CO: Carbondale May Eliminate Recreational Marijuana Cap

Ron Strider

Well-Known Member
Carbondale trustees are leaning toward eliminating the town's cap on recreational marijuana shops, while also tightening the time frame that newly licensed shops have to get up and running.

This discussion came up during a Tuesday work session after a couple instances of marijuana businesses sitting on their retail licenses, then selling them for big profits. In once case, a business that the town granted a retail marijuana license for $2,000, never even opened the business, sat on the license for a year and turned around to sell that license for $260,000, said Town Clerk Cathy Derby

The town's current cap of five retail marijuana shops was thought to be driving the value of licenses, and staff proposed that removing that cap would also eliminate the profit to be made by businesses that only sit on their licenses.

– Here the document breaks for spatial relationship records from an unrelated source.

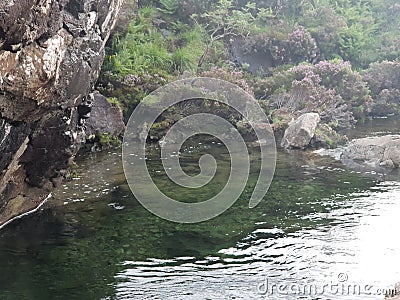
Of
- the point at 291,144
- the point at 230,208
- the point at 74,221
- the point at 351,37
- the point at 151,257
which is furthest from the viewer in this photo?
the point at 351,37

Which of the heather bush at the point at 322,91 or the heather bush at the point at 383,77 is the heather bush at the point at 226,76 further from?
the heather bush at the point at 383,77

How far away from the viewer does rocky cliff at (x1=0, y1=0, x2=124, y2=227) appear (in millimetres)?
7406

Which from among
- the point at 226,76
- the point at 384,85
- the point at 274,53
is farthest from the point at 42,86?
the point at 384,85

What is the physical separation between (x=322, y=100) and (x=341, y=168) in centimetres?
839

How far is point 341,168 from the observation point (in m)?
17.5

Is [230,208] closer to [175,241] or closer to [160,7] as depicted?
[175,241]

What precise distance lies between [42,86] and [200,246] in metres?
4.18

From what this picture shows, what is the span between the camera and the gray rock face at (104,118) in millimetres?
19734

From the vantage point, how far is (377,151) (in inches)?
744

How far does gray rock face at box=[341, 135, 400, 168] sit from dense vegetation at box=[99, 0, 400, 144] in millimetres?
4580

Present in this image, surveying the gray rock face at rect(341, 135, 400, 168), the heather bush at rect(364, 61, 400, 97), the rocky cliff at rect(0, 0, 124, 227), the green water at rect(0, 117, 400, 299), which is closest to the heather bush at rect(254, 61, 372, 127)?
the heather bush at rect(364, 61, 400, 97)

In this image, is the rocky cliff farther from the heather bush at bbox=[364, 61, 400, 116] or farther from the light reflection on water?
the heather bush at bbox=[364, 61, 400, 116]

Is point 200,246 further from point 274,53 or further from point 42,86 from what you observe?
point 274,53

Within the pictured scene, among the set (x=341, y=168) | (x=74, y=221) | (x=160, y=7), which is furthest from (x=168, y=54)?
(x=74, y=221)
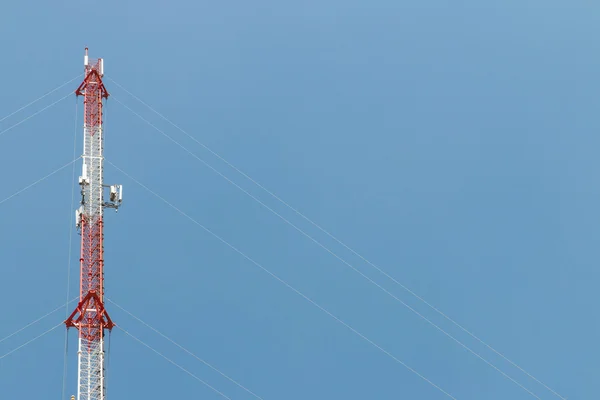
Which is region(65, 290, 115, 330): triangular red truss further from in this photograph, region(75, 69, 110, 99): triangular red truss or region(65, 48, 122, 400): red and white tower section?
region(75, 69, 110, 99): triangular red truss

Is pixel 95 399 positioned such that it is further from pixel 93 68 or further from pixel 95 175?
pixel 93 68

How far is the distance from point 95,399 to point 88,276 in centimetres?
1097

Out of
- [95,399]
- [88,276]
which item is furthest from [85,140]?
[95,399]

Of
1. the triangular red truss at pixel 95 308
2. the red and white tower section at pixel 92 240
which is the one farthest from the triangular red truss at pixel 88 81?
the triangular red truss at pixel 95 308

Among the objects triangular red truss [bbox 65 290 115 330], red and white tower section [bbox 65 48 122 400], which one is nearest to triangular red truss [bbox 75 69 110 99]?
red and white tower section [bbox 65 48 122 400]

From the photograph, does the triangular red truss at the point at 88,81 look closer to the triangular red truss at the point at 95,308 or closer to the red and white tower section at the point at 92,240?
the red and white tower section at the point at 92,240

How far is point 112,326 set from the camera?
409 feet

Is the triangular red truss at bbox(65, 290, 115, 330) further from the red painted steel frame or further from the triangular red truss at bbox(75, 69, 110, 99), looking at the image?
the triangular red truss at bbox(75, 69, 110, 99)

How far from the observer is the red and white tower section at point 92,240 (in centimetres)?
12306

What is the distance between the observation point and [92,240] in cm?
12900

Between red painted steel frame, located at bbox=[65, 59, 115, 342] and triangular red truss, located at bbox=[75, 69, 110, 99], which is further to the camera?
triangular red truss, located at bbox=[75, 69, 110, 99]

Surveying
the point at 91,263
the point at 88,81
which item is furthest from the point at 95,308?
the point at 88,81

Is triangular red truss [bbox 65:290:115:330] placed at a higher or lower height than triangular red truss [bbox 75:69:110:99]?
lower

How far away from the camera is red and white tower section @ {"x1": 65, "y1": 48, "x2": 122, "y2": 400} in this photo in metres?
123
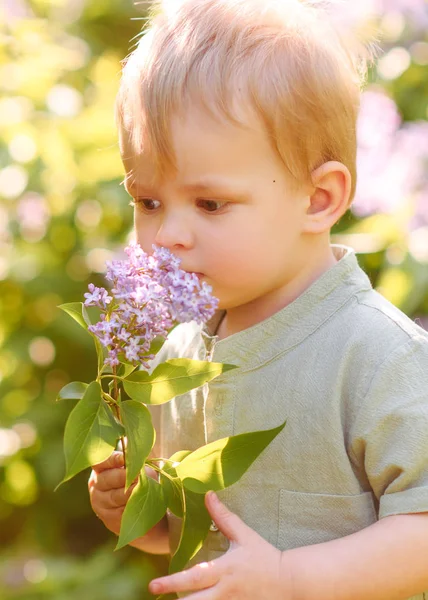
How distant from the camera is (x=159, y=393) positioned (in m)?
1.34

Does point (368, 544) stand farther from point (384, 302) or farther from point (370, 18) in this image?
point (370, 18)

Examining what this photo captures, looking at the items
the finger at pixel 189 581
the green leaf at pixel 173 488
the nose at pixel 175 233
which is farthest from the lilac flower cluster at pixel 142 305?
the finger at pixel 189 581

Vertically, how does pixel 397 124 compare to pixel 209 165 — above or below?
below

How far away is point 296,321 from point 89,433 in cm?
43

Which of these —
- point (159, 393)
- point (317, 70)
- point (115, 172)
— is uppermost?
point (317, 70)

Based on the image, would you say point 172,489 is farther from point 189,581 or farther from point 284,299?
point 284,299

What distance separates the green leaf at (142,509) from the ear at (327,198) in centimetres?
49

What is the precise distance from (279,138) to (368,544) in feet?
2.07

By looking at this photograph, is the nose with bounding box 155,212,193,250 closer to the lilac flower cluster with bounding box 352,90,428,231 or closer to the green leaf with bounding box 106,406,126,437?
the green leaf with bounding box 106,406,126,437

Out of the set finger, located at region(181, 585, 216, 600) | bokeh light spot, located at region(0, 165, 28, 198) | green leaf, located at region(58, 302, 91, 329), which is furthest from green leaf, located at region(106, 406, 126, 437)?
bokeh light spot, located at region(0, 165, 28, 198)

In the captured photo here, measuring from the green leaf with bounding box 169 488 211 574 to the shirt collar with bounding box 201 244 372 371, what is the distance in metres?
0.24

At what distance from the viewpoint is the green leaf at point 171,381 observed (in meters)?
1.34

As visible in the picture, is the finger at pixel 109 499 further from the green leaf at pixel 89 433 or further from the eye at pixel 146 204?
the eye at pixel 146 204

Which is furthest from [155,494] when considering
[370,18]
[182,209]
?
[370,18]
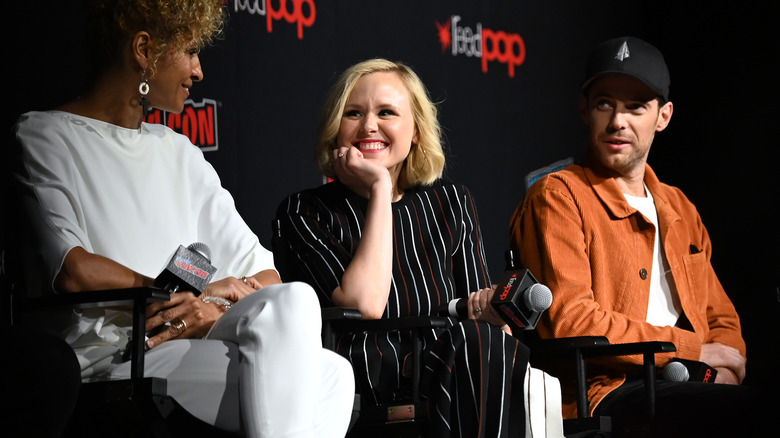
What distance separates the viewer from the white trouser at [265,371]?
1.93 m

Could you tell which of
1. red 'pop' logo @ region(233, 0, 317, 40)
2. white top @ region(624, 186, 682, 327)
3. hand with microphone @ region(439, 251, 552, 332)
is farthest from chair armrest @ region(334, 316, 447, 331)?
red 'pop' logo @ region(233, 0, 317, 40)

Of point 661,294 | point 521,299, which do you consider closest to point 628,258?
point 661,294

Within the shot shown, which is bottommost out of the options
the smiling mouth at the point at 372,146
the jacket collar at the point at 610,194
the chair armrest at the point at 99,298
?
the chair armrest at the point at 99,298

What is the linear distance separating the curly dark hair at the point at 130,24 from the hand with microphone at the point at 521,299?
1.09 m

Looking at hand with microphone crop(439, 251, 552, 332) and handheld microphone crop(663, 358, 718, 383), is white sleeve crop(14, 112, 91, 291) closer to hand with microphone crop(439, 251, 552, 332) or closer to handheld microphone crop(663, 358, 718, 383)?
hand with microphone crop(439, 251, 552, 332)

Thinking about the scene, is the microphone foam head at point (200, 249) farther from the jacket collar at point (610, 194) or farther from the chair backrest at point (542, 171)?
the chair backrest at point (542, 171)

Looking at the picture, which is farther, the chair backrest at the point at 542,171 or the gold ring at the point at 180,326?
the chair backrest at the point at 542,171

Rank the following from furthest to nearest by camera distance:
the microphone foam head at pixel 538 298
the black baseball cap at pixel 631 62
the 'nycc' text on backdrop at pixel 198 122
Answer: the 'nycc' text on backdrop at pixel 198 122
the black baseball cap at pixel 631 62
the microphone foam head at pixel 538 298

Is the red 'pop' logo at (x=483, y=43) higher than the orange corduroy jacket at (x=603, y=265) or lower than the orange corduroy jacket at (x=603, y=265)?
higher

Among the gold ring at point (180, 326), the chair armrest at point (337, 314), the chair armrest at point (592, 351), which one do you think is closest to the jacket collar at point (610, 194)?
the chair armrest at point (592, 351)

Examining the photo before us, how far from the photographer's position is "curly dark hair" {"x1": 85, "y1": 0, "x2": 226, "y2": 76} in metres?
2.47

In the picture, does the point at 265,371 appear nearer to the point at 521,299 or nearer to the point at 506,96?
the point at 521,299

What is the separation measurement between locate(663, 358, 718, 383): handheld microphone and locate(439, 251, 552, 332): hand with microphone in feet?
1.88

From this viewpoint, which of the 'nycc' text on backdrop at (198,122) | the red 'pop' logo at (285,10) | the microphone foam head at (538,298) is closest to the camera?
the microphone foam head at (538,298)
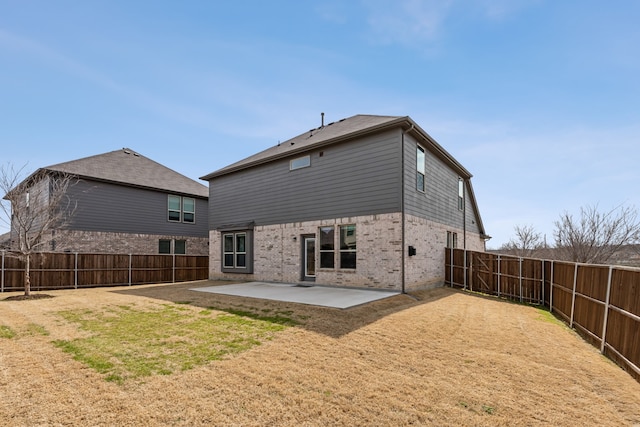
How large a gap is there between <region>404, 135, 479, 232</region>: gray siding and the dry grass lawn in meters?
5.89

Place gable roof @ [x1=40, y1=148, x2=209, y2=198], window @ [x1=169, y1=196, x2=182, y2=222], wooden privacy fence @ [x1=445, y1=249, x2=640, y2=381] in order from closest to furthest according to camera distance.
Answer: wooden privacy fence @ [x1=445, y1=249, x2=640, y2=381] → gable roof @ [x1=40, y1=148, x2=209, y2=198] → window @ [x1=169, y1=196, x2=182, y2=222]

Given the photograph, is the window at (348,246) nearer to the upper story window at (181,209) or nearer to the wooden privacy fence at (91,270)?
the wooden privacy fence at (91,270)

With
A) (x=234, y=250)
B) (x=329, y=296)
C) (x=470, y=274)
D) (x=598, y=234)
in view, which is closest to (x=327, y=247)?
(x=329, y=296)

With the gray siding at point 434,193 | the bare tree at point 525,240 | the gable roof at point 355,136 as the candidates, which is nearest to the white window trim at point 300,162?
the gable roof at point 355,136

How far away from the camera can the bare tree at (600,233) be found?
16.3m

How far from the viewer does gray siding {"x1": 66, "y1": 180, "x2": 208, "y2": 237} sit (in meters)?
16.8

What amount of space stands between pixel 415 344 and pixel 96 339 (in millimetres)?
5784

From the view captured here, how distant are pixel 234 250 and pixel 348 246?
7.28 meters

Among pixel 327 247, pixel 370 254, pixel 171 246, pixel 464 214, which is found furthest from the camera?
pixel 171 246

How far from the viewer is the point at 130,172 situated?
1981 cm

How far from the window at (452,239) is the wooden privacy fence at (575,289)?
1382 mm

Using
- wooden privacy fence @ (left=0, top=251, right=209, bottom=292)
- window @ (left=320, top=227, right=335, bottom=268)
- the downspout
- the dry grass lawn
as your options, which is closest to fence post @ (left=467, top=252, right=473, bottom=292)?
the downspout

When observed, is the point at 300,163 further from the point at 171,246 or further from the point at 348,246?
the point at 171,246

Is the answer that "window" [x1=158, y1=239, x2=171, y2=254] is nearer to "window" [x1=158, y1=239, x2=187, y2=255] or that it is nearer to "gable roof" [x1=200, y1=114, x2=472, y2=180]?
"window" [x1=158, y1=239, x2=187, y2=255]
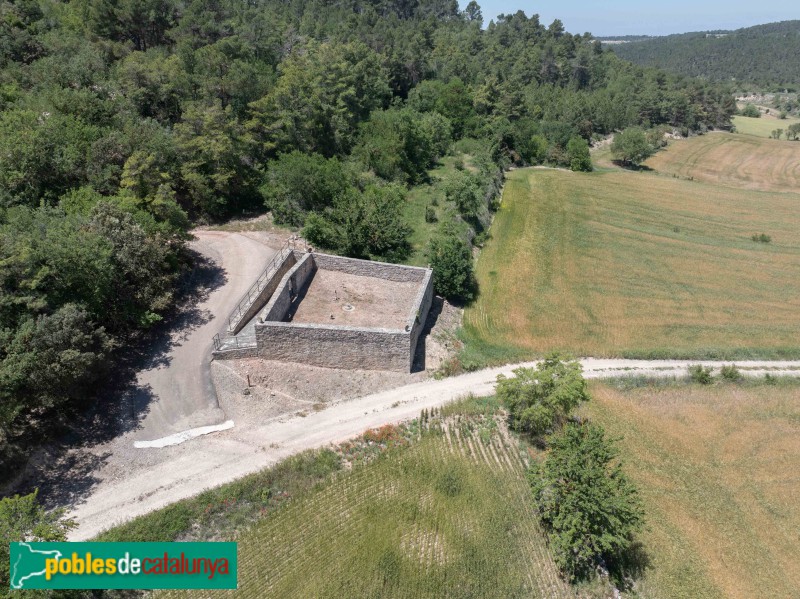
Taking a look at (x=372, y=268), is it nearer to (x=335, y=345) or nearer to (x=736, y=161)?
(x=335, y=345)

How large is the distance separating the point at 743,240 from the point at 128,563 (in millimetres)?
65291

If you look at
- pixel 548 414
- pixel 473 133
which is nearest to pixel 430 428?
pixel 548 414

Derby said that she checked in with the state about whether a business could legally sell its license in that way, and state officials responded that there was nothing illegal about it.

Carbondale currently has four retail marijuana licenses issued to up-and-running recreational marijuana shops, and one more application is under review.

Trustee Marty Silverstein pushed to convince the board to eliminate the cap of five retail stores and allow the free market to determine how many stores the town can sustain. Silverstein recalled a time when Carbondale had 13 medical marijuana shops, saying that the market couldn't support those establishments, and they eventually went out of business. "The market will take care of itself. If there's a saturation of the market and businesses can't make money, they will close up and go away," he said.

Even if the cap is eliminated, Derby said she anticipates Carbondale will only see one more application in the next year.

To tackle the issues from another angle, Henry also proposed tightening the time frame in which retail marijuana stores need to be up and running after they're approved for a license. After its license is approved, a retail marijuana shop has one year to be operating.

Town staff will draft an ordinance eliminating the cap for retail store and reducing the time line for new retail stores to be up and running to six months.

Trustees also debated and came to a consensus on a few other marijuana code issues, including creating a new 400-foot distance requirement between marijuana infused products businesses after those facilities have started giving their neighborhoods odor issues. Existing facilities would be grandfathered in. Additionally trustees discussed changing signage rules for marijuana businesses after some marijuana shops skirted the town's restrictive signage rules by incorporating separate businesses with similar names and using signs with those names to mark their retail stores. All of these items will have to come back before the board in a regular meeting for further discussion and a vote.